<<<<

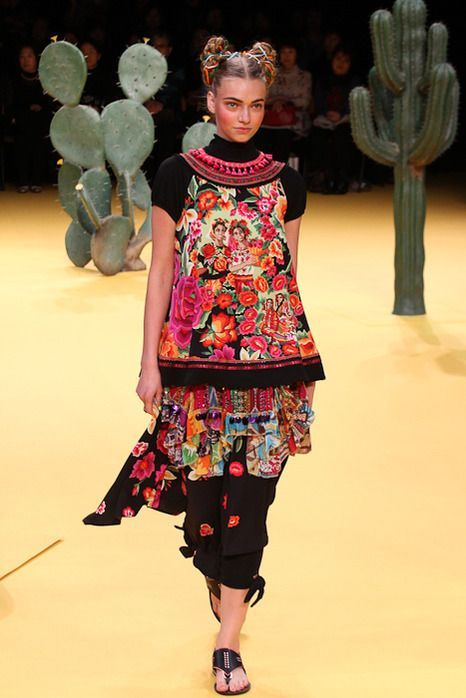 Famous mexican fashion designers 65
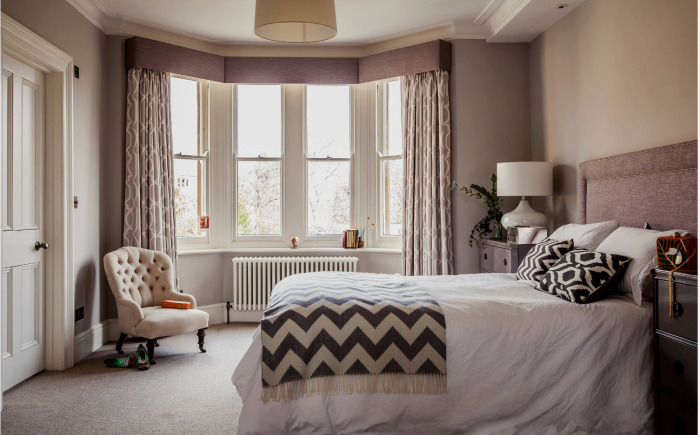 Светлая спальная комната - отличное решение для зрительного расширения пространства.
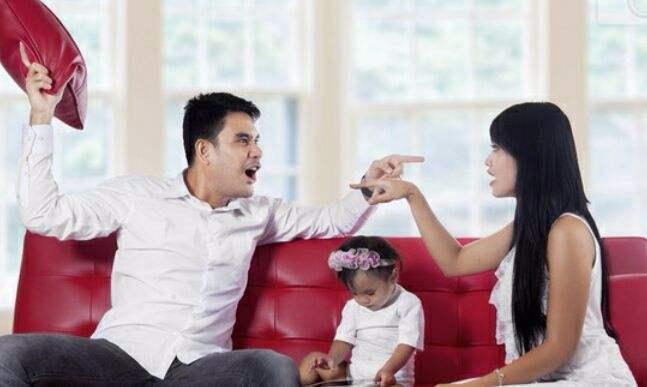 丈夫喝了二两酒,拿菜刀砍伤妻女,妻子终身残疾却表示自己谅解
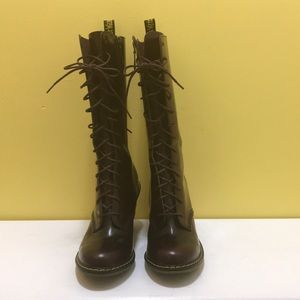 """Dr. Martens """"Louise"""" Burgundy Boots. Size 8"""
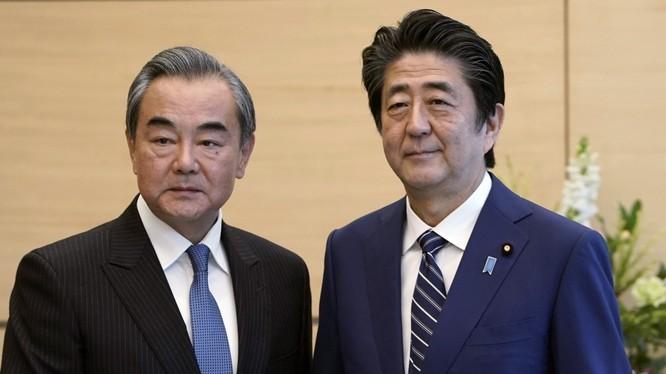 Ngoại trưởng Trung Quốc Vương Nghị (trái) đưa ra phản ứng về kết quả bầu cử Hong Kong sau cuộc họp với Thủ tướng Nhật Shinzo Abe (Ảnh: AP)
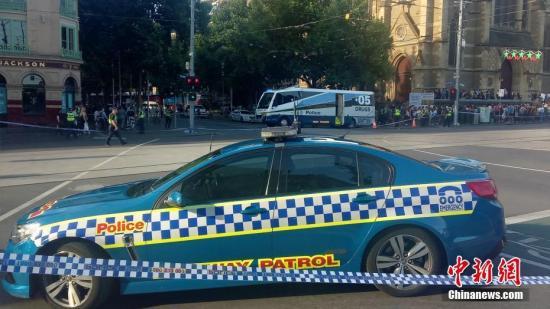 当地时间12月21日,澳大利亚墨尔本市中心发生汽车冲撞人群事件,造成至少十几人受伤。图为警方控制现场。 中新社发 嘉迪 摄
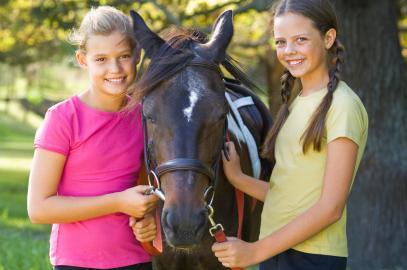 Zwei Mädchen mit Pferd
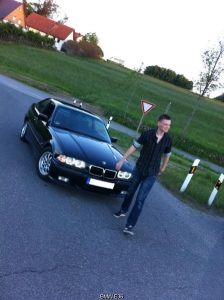BMW_E30_320i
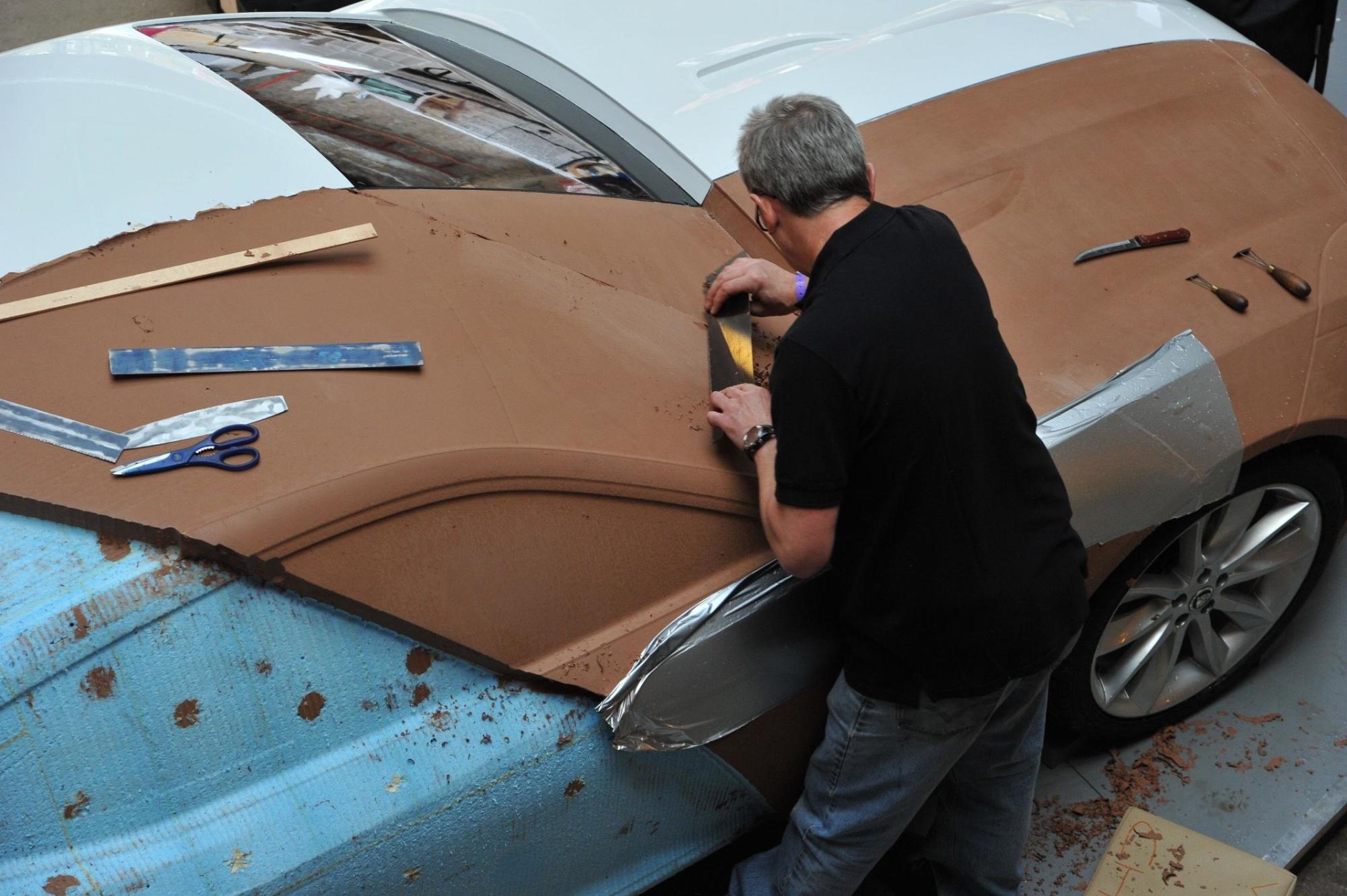 Jaguar Xj220 For Sale >> Jaguar Reveals Real Scale C-X16 Clay Model - autoevolution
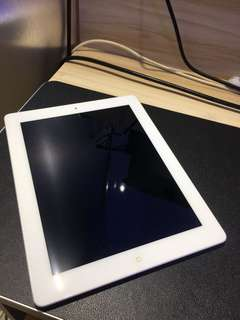 Apple iPad 2 WiFi 16GB (white) #248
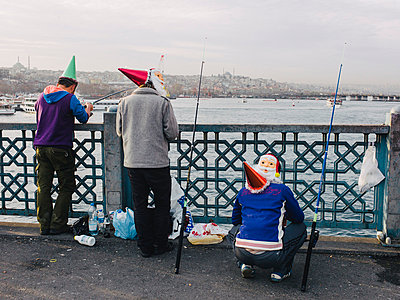 Oriental fishing at christmas - p1085m855335 by David Carreno Hansen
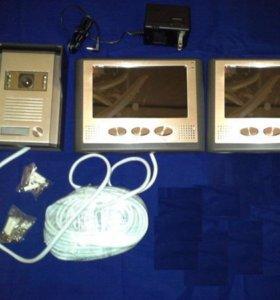 Видеодомофон с двумя мониторами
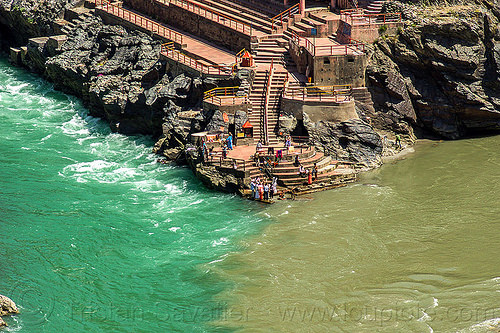 devprayag - ghat at the sangam - confluence of the alaknanda and bhagirathi rivers into the  ganges river (india), alaknanda river, bhagirathi river, crows, ganga, ganga river, hinduism, people, pilgrims, river bed, rocks, stairs, steps, water, yatris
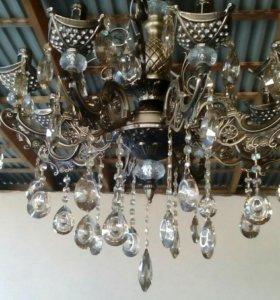 Люстры и лампочки не дорого.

>>>>

Instructions to follow: Should any entry above carry a picture, omit it and repeat everything else word for word.

Output of the task:
 Famous mexican fashion designers 65
 Светлая спальная комната - отличное решение для зрительного расширения пространства.
 丈夫喝了二两酒,拿菜刀砍伤妻女,妻子终身残疾却表示自己谅解
 """Dr. Martens """"Louise"""" Burgundy Boots. Size 8"""
 Ngoại trưởng Trung Quốc Vương Nghị (trái) đưa ra phản ứng về kết quả bầu cử Hong Kong sau cuộc họp với Thủ tướng Nhật Shinzo Abe (Ảnh: AP)
 当地时间12月21日,澳大利亚墨尔本市中心发生汽车冲撞人群事件,造成至少十几人受伤。图为警方控制现场。 中新社发 嘉迪 摄
 Zwei Mädchen mit Pferd
BMW_E30_320i
 Jaguar Xj220 For Sale >> Jaguar Reveals Real Scale C-X16 Clay Model - autoevolution
 Apple iPad 2 WiFi 16GB (white) #248
 Oriental fishing at christmas - p1085m855335 by David Carreno Hansen
 Видеодомофон с двумя мониторами
 devprayag - ghat at the sangam - confluence of the alaknanda and bhagirathi rivers into the  ganges river (india), alaknanda river, bhagirathi river, crows, ganga, ganga river, hinduism, people, pilgrims, river bed, rocks, stairs, steps, water, yatris
 Люстры и лампочки не дорого.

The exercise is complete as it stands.